Incoming Grades 5 to 11

Incoming Grades 5 to 11 learners may participate in a maximum of three programs: ARAL Summer-Reading and up to two SARP classes, excluding English. This distinction is important because it prevents unnecessary overlap between reading remediation and academic remedial classes.

Incoming Grade 12

Incoming Grade 12 learners may participate in a maximum of two SRPs: SHS Remediation Program-English, SHS Remediation Program-Mathematics, or SARP, depending on their assessment results or failed learning areas.

Assessment Tools and Identification Basis for SRP Learners

The order uses different evidence for different SRP tracks. ARAL Summer Programs and SHS Remediation rely on EOSY assessment results, while SARP relies on final grades for SY 2025–2026.

For school heads and remediation coordinators, this table is one of the most important parts of implementation. It helps prevent a common error: using one general list of “weak learners” instead of identifying learners through the correct program-specific basis.

Program Learner Group Stated in the Order Assessment Tool or Identification Basis How Schools Should Use It
ARAL Summer-Reading Key Stage 1 Comprehensive Rapid Literacy Assessment (CRLA) EOSY 2025–2026 Identify learners needing targeted reading support based on their literacy profile.

WHAT IS EXPECTED
Transcribe the summer remediation text word for word, beginning at the words "The order uses" and stopping after "correct program-specific basis.".

DATA LISTING
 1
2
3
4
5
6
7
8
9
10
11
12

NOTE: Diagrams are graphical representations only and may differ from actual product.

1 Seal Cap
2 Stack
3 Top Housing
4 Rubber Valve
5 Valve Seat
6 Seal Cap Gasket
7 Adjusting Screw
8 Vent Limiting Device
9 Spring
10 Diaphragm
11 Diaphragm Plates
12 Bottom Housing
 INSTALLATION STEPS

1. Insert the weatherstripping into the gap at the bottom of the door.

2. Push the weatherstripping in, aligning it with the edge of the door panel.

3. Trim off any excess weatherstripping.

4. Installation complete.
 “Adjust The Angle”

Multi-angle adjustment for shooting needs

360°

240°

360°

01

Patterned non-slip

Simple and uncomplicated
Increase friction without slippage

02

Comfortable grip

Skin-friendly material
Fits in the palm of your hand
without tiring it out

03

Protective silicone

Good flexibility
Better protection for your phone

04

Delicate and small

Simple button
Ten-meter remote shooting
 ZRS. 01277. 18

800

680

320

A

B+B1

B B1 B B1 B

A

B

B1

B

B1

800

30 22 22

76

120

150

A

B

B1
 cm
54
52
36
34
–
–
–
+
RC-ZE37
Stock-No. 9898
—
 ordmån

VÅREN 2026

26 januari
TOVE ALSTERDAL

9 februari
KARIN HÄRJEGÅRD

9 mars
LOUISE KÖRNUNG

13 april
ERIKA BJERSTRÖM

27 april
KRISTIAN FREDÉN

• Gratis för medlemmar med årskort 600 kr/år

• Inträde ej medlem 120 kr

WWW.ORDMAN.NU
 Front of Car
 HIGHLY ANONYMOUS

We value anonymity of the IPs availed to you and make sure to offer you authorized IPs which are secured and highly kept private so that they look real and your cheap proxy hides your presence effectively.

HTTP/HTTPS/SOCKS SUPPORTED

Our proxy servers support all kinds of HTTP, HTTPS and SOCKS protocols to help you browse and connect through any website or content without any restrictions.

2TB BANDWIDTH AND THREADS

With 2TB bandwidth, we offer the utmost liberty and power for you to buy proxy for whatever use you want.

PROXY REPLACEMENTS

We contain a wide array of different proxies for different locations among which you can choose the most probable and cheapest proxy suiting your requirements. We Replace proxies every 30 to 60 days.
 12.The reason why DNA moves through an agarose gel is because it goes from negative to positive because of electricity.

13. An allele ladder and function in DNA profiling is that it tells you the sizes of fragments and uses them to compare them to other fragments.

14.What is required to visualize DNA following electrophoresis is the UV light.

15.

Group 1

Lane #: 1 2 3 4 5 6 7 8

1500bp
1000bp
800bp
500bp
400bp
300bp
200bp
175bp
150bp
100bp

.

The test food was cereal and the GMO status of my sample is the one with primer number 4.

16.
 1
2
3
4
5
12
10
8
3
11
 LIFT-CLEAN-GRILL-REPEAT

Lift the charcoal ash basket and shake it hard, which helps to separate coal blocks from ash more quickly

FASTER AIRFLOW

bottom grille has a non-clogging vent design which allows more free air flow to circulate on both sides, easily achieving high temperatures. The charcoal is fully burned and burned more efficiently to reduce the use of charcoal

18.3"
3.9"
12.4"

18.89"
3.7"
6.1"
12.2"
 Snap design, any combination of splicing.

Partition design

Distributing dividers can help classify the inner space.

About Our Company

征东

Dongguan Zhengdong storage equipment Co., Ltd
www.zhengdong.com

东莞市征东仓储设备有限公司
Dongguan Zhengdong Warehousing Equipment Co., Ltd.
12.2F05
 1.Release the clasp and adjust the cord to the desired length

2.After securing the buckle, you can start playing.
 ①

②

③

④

RESULT
The order uses different evidence for different SRP tracks. ARAL Summer Programs and SHS Remediation rely on EOSY assessment results, while SARP relies on final grades for SY 2025–2026.

For school heads and remediation coordinators, this table is one of the most important parts of implementation. It helps prevent a common error: using one general list of “weak learners” instead of identifying learners through the correct program-specific basis.